Defeating Fraudsters
TransUnion is offering this advice for defeating fraudsters:
- Many fraudsters will target call centers to either test the veracity of PII acquired from criminal marketplaces, or to directly impersonate a victim. “Call center leaders must look out for suspicious calls—such as those that show signs of spoofing, or those placed through a Voice-over-IP service—even for routine requests like address changes or tax return tracking,” the company said.
- Fraudsters will access online government portals with stolen PII to validate stolen identity information, file false returns or intercept return status updates. Organizations and agencies should employ identity verification and document authentication technologies to flag impersonators who may also use AI to generate photo-realistic credentials, TransUnion recommended.
What’s Needed
TransUnion said its researchers note branded calling tools are likely needed for organizations and agencies looking to proactively notify taxpayers whose returns are at risk, given the volume of government impersonation fraud. The company said one of its recent surveys found 62% of consumers won’t answer a call from a number or caller ID name they don’t recognize, even if they’re expecting a call from a government agency.
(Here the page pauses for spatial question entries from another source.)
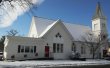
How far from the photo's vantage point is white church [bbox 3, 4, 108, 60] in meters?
34.2

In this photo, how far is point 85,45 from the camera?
44688 millimetres

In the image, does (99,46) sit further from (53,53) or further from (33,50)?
(33,50)

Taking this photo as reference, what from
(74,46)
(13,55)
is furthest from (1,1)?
(74,46)

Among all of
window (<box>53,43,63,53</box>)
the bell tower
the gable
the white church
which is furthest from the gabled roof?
window (<box>53,43,63,53</box>)

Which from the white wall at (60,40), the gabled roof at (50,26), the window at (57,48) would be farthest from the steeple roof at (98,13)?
the window at (57,48)

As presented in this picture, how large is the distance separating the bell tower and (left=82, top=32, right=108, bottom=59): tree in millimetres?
1275

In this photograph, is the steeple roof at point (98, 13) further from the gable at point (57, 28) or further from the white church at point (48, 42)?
the gable at point (57, 28)

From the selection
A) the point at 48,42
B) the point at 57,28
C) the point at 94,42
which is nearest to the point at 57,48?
the point at 48,42

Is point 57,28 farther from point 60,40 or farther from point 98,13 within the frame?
point 98,13

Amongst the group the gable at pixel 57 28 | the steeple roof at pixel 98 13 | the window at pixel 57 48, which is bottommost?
the window at pixel 57 48

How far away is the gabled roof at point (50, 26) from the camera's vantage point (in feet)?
130

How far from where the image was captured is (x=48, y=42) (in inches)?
1484

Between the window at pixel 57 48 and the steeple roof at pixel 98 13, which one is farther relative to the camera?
the steeple roof at pixel 98 13

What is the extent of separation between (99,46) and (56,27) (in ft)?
39.9
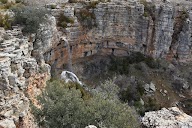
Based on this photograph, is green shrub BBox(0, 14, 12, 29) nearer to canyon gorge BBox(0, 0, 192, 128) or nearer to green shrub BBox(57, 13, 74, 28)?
canyon gorge BBox(0, 0, 192, 128)

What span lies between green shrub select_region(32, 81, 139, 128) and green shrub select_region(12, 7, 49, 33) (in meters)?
7.64

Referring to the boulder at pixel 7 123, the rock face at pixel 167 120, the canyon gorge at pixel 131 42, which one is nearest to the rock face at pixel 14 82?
the boulder at pixel 7 123

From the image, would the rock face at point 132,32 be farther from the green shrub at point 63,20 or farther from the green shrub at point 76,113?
the green shrub at point 76,113

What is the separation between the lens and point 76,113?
11.0m

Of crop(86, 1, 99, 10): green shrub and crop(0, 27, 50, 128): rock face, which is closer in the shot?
crop(0, 27, 50, 128): rock face

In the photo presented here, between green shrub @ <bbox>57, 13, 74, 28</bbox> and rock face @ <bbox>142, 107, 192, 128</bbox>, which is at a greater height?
rock face @ <bbox>142, 107, 192, 128</bbox>

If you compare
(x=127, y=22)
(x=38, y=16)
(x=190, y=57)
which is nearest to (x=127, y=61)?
(x=127, y=22)

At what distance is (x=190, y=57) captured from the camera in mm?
32656

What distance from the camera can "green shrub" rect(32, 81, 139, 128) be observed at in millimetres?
10828

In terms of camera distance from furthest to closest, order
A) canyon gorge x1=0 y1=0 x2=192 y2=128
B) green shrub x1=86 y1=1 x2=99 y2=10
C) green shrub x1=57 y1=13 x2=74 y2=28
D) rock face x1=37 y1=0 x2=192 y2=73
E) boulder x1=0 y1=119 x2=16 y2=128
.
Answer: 1. green shrub x1=86 y1=1 x2=99 y2=10
2. rock face x1=37 y1=0 x2=192 y2=73
3. canyon gorge x1=0 y1=0 x2=192 y2=128
4. green shrub x1=57 y1=13 x2=74 y2=28
5. boulder x1=0 y1=119 x2=16 y2=128

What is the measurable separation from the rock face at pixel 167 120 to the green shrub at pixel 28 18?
A: 11.0 metres

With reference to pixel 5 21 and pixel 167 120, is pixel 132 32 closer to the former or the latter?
pixel 5 21

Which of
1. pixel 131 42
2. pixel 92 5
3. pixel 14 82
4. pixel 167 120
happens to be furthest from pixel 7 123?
pixel 131 42

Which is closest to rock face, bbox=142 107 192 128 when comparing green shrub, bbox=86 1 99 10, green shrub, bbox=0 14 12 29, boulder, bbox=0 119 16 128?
boulder, bbox=0 119 16 128
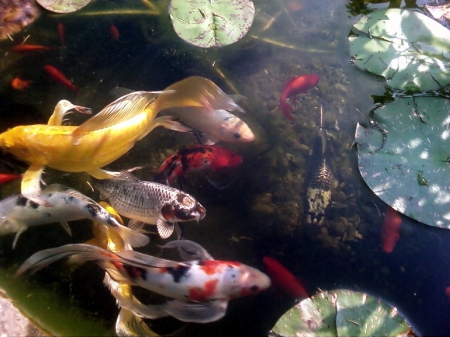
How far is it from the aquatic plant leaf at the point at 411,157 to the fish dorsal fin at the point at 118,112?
1.64 m

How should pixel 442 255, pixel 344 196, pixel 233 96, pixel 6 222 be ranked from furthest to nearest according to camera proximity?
pixel 233 96 → pixel 344 196 → pixel 442 255 → pixel 6 222

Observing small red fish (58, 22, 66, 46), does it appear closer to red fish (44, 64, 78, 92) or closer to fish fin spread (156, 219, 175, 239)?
red fish (44, 64, 78, 92)

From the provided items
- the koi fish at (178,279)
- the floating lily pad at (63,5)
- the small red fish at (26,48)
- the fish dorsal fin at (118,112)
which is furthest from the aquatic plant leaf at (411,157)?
the small red fish at (26,48)

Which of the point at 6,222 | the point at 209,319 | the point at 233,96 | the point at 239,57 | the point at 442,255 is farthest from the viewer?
the point at 239,57

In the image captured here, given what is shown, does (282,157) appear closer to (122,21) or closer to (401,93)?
(401,93)

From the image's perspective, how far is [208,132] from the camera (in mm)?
3027

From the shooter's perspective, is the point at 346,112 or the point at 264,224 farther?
the point at 346,112

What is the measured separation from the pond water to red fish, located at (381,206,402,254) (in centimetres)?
4

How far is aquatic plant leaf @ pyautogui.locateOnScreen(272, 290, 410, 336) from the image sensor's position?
7.18 ft

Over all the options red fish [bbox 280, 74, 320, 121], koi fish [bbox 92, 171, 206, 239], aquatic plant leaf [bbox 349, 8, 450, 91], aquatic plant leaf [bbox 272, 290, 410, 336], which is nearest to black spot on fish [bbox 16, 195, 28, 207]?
koi fish [bbox 92, 171, 206, 239]

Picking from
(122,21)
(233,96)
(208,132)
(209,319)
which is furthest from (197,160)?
(122,21)

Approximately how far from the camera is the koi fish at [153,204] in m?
2.51

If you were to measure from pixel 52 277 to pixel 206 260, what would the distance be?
3.66ft

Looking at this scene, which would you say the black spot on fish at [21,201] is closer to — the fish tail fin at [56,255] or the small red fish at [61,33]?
the fish tail fin at [56,255]
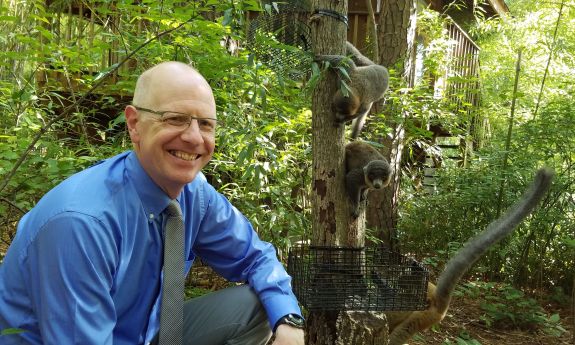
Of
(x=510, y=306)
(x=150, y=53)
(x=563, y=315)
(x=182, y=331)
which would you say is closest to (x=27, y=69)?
(x=150, y=53)

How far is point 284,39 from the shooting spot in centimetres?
423

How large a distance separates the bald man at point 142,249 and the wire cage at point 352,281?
0.96 m

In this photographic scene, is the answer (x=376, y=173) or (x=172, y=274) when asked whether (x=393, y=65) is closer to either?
(x=376, y=173)

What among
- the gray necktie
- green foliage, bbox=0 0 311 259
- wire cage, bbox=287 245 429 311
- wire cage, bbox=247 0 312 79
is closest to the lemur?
wire cage, bbox=287 245 429 311

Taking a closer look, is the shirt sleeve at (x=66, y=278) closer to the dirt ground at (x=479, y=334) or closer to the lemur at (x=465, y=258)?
the lemur at (x=465, y=258)

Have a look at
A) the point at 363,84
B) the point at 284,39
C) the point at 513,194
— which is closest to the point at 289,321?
the point at 284,39

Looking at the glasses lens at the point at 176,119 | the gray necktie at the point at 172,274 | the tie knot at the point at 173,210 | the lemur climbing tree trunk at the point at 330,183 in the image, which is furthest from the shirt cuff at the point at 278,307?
the lemur climbing tree trunk at the point at 330,183

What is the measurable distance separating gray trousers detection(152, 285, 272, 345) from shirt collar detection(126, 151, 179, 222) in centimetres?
59

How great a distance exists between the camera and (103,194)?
169 cm

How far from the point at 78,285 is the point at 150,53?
7.21 feet

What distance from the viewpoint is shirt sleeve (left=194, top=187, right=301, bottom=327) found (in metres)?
2.19

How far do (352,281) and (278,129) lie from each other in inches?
57.4

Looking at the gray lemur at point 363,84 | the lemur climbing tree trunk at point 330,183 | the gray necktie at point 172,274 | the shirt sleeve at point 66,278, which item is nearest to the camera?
the shirt sleeve at point 66,278

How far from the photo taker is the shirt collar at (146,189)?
1.86 metres
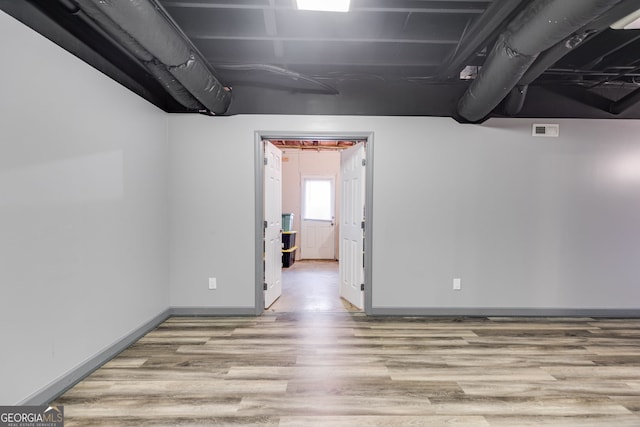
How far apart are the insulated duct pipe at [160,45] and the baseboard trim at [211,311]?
2.22 m

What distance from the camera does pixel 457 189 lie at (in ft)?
11.6

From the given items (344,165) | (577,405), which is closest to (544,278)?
(577,405)

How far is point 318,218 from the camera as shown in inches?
297

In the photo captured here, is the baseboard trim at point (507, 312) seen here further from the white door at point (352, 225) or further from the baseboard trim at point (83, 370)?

Role for Financial Institutions
TransUnion said financial institutions:
- Should check to confirm that the payee matches the account owner on record. “This can help ensure that incoming funds are intended for that customer/member.”
- “Even prior to this point, however, (financial institutions) should already be scrutinizing their deposit account openings to check for potentially fraudulent account creations that are used for criminal activities like drop accounts and mule accounts,” the company said. “Similarly, financial institutions should remain diligent to try to protect their existing deposit accounts from account takeovers”
Steps by Consumers
TransUnion said consumers and members can also protect themselves by monitoring their bank account activity and credit history. When they know their tax refund is due, they can check regularly to ensure it remains in their account.
“They can also use credit monitoring services to know if fraudsters have created new accounts in their name,” it added.